Fin metal-oxide-semiconductor field effect transistor (FinMOSFET, or finFET) provides solutions to metal-oxide-semiconductor field effect transistor (MOSFET) scaling problems at, and below, the 45 nm node of semiconductor technology. A finFET comprises at least one narrow (preferably<30 nm wide) semiconductor fin gated on at least two opposing sides of each of the at least one semiconductor fin. Prior art finFET structures are typically formed on a semiconductor-on-insulator (SOI) substrate, because of low source/drain diffusion to substrate capacitance and ease of electrical isolation by shallow trench isolation structures.
A feature of a finFET is a gate electrode located on at least two sides of the channel of the transistor. Due to the advantageous feature of full depletion in a finFET, the increased number of sides on which the gate electrode controls the channel of the finFET enhances the controllability of the channel in a finFET compared to a planar MOSFET. The improved control of the channel allows smaller device dimensions with less short channel effects as well as larger electrical current that can be switched at high speeds. A finFET device has faster switching times, equivalent or higher current density, and much improved short channel control than the mainstream CMOS technology utilizing similar critical dimensions.
In a typical finFET structure, at least one horizontal channel on a vertical sidewall is provided within the semiconductor “fin” that is set sideways, or edgewise, upon a substrate. Typically, the fin comprises a single crystalline semiconductor material with a substantially rectangular cross-sectional area.
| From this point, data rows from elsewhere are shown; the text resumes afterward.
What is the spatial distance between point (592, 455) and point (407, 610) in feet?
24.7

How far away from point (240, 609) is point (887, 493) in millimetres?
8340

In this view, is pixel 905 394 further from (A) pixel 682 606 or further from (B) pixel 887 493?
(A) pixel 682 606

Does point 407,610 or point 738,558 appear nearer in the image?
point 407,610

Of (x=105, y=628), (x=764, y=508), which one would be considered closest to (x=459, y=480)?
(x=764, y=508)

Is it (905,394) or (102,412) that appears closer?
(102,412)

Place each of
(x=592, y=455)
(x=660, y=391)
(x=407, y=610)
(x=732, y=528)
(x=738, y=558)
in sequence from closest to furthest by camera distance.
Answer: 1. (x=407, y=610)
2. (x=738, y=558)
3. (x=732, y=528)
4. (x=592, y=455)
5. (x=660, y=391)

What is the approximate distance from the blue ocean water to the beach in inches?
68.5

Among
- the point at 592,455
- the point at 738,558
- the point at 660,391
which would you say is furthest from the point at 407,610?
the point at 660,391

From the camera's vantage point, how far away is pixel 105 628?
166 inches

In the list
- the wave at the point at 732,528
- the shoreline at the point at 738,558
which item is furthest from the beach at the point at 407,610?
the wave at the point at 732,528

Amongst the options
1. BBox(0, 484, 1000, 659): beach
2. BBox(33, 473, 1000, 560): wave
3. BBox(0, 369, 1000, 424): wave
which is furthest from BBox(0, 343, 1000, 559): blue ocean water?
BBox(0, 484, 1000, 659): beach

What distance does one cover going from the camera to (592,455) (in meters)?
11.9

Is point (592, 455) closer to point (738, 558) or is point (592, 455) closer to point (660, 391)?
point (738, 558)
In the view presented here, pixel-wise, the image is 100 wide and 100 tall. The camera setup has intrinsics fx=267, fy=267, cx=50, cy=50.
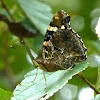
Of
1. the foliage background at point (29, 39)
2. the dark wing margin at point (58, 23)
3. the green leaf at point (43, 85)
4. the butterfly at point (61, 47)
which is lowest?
the green leaf at point (43, 85)

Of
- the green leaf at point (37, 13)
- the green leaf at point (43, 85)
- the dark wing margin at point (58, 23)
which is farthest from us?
the green leaf at point (37, 13)

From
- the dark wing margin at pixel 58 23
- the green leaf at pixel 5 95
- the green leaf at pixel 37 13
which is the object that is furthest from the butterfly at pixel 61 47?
the green leaf at pixel 37 13

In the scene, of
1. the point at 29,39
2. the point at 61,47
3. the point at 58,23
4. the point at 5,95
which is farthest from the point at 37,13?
the point at 5,95

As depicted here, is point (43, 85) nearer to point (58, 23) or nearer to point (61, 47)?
point (61, 47)

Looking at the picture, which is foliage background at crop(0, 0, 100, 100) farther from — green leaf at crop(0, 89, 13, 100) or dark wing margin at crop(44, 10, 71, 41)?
green leaf at crop(0, 89, 13, 100)

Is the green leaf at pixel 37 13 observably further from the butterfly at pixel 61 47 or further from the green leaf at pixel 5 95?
the green leaf at pixel 5 95

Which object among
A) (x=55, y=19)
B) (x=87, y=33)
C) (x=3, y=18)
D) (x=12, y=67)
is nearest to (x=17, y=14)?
(x=3, y=18)

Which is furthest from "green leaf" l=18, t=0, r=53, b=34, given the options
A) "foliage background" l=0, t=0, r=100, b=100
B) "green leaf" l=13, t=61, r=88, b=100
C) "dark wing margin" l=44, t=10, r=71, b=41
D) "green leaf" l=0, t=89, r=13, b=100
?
"green leaf" l=0, t=89, r=13, b=100
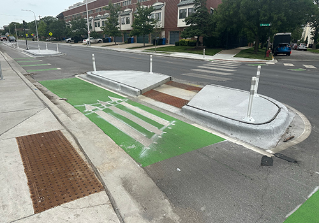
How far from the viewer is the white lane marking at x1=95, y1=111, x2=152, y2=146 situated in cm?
504

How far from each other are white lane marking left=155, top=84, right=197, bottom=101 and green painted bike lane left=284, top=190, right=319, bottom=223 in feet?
18.7

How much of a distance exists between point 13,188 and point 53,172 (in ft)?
1.97

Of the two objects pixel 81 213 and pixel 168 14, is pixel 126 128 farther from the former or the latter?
pixel 168 14

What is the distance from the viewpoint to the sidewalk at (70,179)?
295cm

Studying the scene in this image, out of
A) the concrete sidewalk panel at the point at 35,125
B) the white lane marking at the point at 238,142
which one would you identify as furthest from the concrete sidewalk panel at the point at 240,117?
the concrete sidewalk panel at the point at 35,125

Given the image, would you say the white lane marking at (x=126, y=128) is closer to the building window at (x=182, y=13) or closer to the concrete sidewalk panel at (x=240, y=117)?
the concrete sidewalk panel at (x=240, y=117)

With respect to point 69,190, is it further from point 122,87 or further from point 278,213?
point 122,87

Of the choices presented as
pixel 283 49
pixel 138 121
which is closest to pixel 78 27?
pixel 283 49

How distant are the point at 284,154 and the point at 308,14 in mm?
29691

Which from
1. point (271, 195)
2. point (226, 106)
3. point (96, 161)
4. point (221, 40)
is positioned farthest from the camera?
point (221, 40)

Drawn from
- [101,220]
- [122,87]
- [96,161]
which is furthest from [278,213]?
[122,87]

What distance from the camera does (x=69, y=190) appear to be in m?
3.36

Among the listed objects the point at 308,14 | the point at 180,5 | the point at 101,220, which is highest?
the point at 180,5

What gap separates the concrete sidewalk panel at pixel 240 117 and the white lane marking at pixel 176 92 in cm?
93
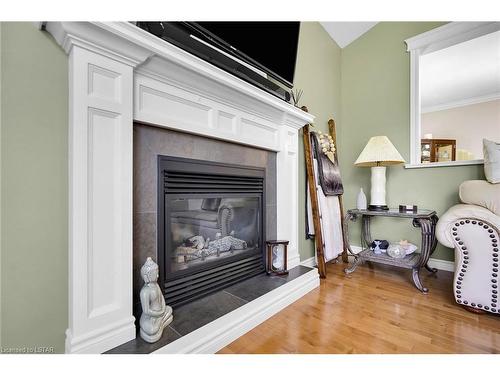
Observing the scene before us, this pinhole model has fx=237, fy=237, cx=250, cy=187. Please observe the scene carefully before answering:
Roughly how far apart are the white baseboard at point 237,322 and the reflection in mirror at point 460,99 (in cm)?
197

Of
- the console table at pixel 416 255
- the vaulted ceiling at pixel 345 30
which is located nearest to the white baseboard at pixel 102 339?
the console table at pixel 416 255

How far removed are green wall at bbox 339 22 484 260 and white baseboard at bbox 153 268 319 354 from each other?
1504 mm

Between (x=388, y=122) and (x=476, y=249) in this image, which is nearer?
(x=476, y=249)

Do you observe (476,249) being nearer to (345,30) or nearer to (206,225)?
(206,225)

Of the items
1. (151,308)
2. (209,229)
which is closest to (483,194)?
(209,229)

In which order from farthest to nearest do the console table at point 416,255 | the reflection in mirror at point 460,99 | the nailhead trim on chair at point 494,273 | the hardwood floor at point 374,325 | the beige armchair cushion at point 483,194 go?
1. the reflection in mirror at point 460,99
2. the console table at point 416,255
3. the beige armchair cushion at point 483,194
4. the nailhead trim on chair at point 494,273
5. the hardwood floor at point 374,325

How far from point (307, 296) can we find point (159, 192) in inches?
49.9

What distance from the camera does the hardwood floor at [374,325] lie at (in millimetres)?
1165

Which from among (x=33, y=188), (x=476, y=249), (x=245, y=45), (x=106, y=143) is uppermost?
(x=245, y=45)

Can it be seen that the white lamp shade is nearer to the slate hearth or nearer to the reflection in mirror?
the reflection in mirror

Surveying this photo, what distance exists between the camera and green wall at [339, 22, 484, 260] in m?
2.29

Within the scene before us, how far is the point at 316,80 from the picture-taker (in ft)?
8.22

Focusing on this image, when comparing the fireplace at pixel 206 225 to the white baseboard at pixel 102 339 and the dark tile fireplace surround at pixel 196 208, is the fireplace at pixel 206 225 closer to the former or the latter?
the dark tile fireplace surround at pixel 196 208

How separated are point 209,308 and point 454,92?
3.98 m
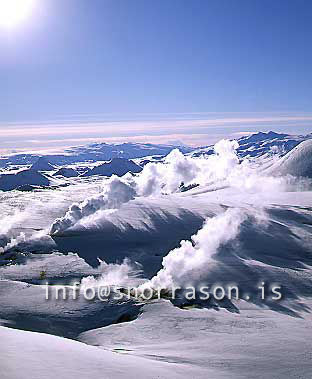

Also typically, the height of the fin is greater than width of the fin to enable higher on-current per unit area of semiconductor area used for the finFET structure. In order to obtain desirable control of short channel effects (SCEs), the semiconductor fin is thin enough in a device channel region to ensure forming fully depleted semiconductor devices. Typically, the thickness, or the horizontal width, of a fin in a finFET is less than two-thirds of its gate length in order to obtain good control of the short channel effect.
While providing improved MOSFET performance, the finFETs, however, pose unique design challenges. While planar MOSFET devices have virtually no limit on the width of the device above the lithographical minimum dimension and therefore, the size of planar MOSFETs may be adjusted arbitrarily, typical finFETs have identical vertical dimensions for the fins, thereby limiting the size of the finFET to integer multiples of a minimum size finFET for a given channel length. In other words, for the control of the on-current and the off-current of transistors, planar MOSFETs provide two parameters, which are the width, W and the length, L of the channel but finFETs provide only one parameter, which is the length, L of the finFET since the height of the fin, and consequently the width of the channel is fixed for all finFETs. Therefore, for a given transistor length, L, which defines the ratio of the on-current to off-current, the amount of on-current from an individual fin is fixed. Using multiple fins for a finFET provide integer multiples for the total current but non-integer fractions or non-integer multiples of the on-current of an individual fin requires non-obvious or elaborate processing schemes and/or structures. Further, transistors with different on-currents are often required in the design of high performance integrated circuits.
Further, prior art finFETs typically suffer from deviations of surfaces of the fins from an intended crystallographic orientation which may be caused by a taper in the sidewalls of the fins during an anisotropic etch. Such deviations in the crystallographic orientation of the surfaces of the fins cause increase in leakage current, thereby degrading device performance.
In addition, prior art finFETs allow formation of field effect transistors on surfaces of a single crystalline substrate, which result in limited choice of crystallographic orientations.
In view of the above, there exists a need to provide a field effect transistor providing the benefits of a finFET, while allowing continuous variation of on-current.
Further, there exists a need to provide a field effect transistor in which surface orientations of surfaces of fins are aligned to crystallographic orientations so that leakage current of the field effect transistor may be reduced.
Yet further, there exists a need to provide semiconductor structure offering expanded choices for crystallographic orientations for channels of field effect transistors.